Some Unexpected Voices of Reason Emerge From the Riots

Rapper Lil Wayne. Image from Wikipedia.

This past week has been a horrible one for the United States. George Floyd was killed on video Monday, Memorial Day, by now former Minneapolis police officer Derek Chauvin while three other officers stood by. All four officers have been fired. Chauvin has now been charged with third-degree murder and charges for the other officers are likely to follow. The video is horrific, showing Chauvin kneeling on Floyd’s neck for several minutes while he pleads with the officer that he cannot breathe.

Floyd’s autopsy indicates he had underlying conditions, but that does not change the fact that Chauvin should never have knelt on his neck.

Floyd’s horrifying death drew a near unanimous national response of condemnation for the officers’ actions. President Trump quickly called for justice in the case. But when looting and riots started, that unity dissolved.  Antifa and Black Lives Matter appear to be exploiting the situation to foment rage and chaos, aided by some in the mainstream media.

Just as there is no excuse for Floyd’s fatal treatment, there is no excuse for protests to devolve into violent, destructive and deadly riots. They cease being “mostly peaceful” as the media describes them, and make victims out of people like black firefighter K.B. Balla, who put his life savings into building a sports baronly to see rioters burn it to the ground.

Thursday through overnight Friday night, protests and riots spread to several cities around the country including just outside the White House in Washington.

While it’s difficult to find much reason for optimism, here are a couple. At the height of the riots so far, rapper Killer Mike stepped up in Atlanta to speak and calm the situation there and nationwide.
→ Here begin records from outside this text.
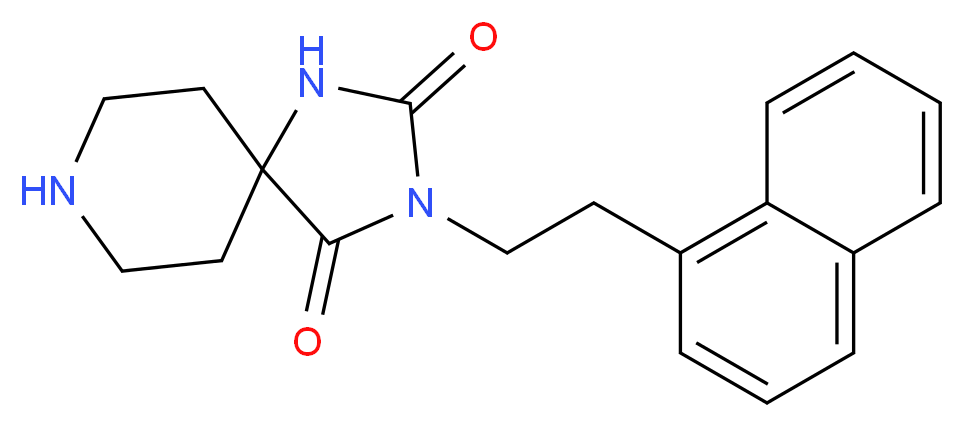 3-[2-(1-naphthyl)ethyl]-1,3,8-triazaspiro[4.5]decane-2,4-dione_分子结构_CAS_)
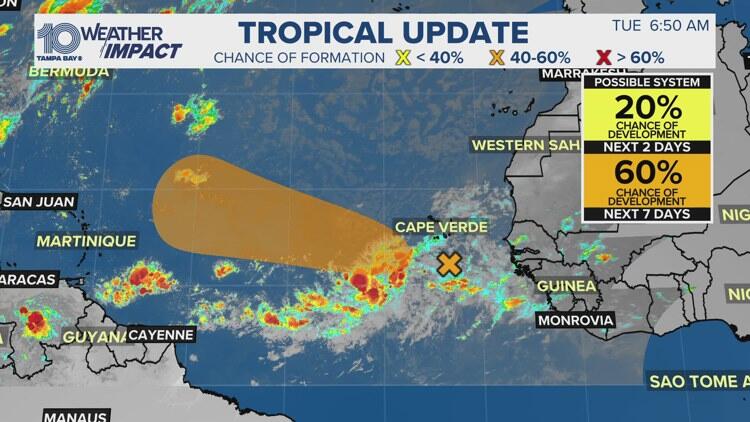 Tracking the Tropics: Wave off Africa has medium chance of development ...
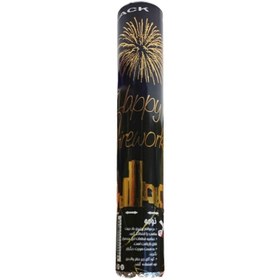 تصویر بمب شادی طلاکوب مشکی 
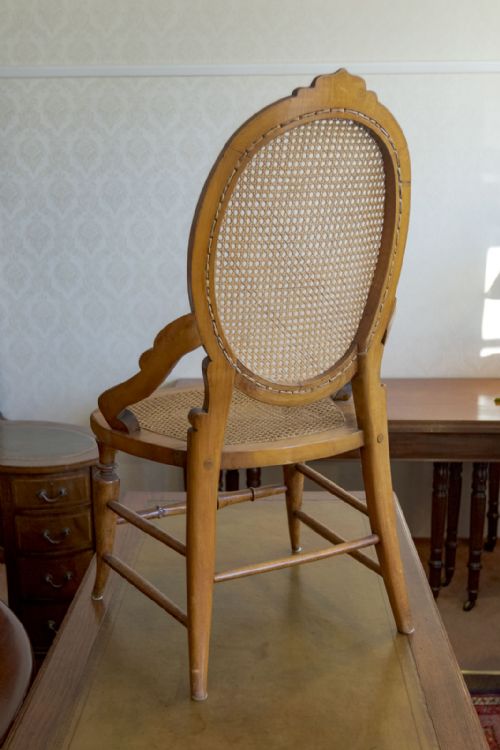 19TH CENTURY SINGLE CHAIR WITH EXCELLENT CANE WOR - ADDITIONAL PHOTO 8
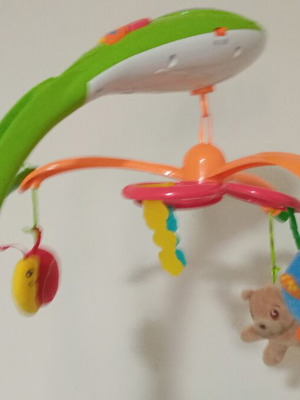 Fisher Price Mobile like new with soft music and moving ceiling figures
“We have to be better than this moment. We have to be better than burning down our own homes because if we lose Atlanta what else do we have?” Mike said.

“If we lose Atlanta, what else we got? We lose an ability to plot, to plan, to strategize, to organize and to properly mobilize,” Mike said. “I want you to go home. I want you to talk to 10 of your friends. I want you guys to come up with real solutions.”

“It is time to beat up prosecutors you don’t like at the voting booth. It’s time to hold mayoral offices accountable, chiefs and deputy chiefs,” Mike said.

In other words, vote inept local officials — all Democrats, in Minneapolis and most large cities across the country — out of office. Hold them accountable. This — not rampaging against innocent people and dividing the country — will make real and effective change.

Rapper Lil Wayne also urged caution and restraint.

Reacting to the death of George Floyd, rapper Lil Wayne said Friday that folks need to be “very specific” when reacting to perceived injustices, warning not to blame the “entire force” or an “entire race.”

Wayne, whose real name is Dwayne Michael Carter, Jr., noted that he’s unimpressed by “hashtag” and “t-shirt” activism if you don’t actually help the person you’re claiming to get justice for.

The rapper also implored activists to “know” what they’re “protesting about” before they advocate a cause. “It’s a bunch of facts that we think we know that we don’t know,” he said.

He added:

“If we want to place the blame on anybody, it should be ourselves for not doing more than what we think we’re doing.”

Lil Wayne also blasted “hashtag advocacy” and urged people to do what he does before leaping to public activism — “pray for them.”

Lil Wayne and Killer Mike represent quite a change, at least in rhetoric, from the cop-killing advocacy of rappers in the past. They happen to be right here. And they’re more likely to obtain justice without creating more victims.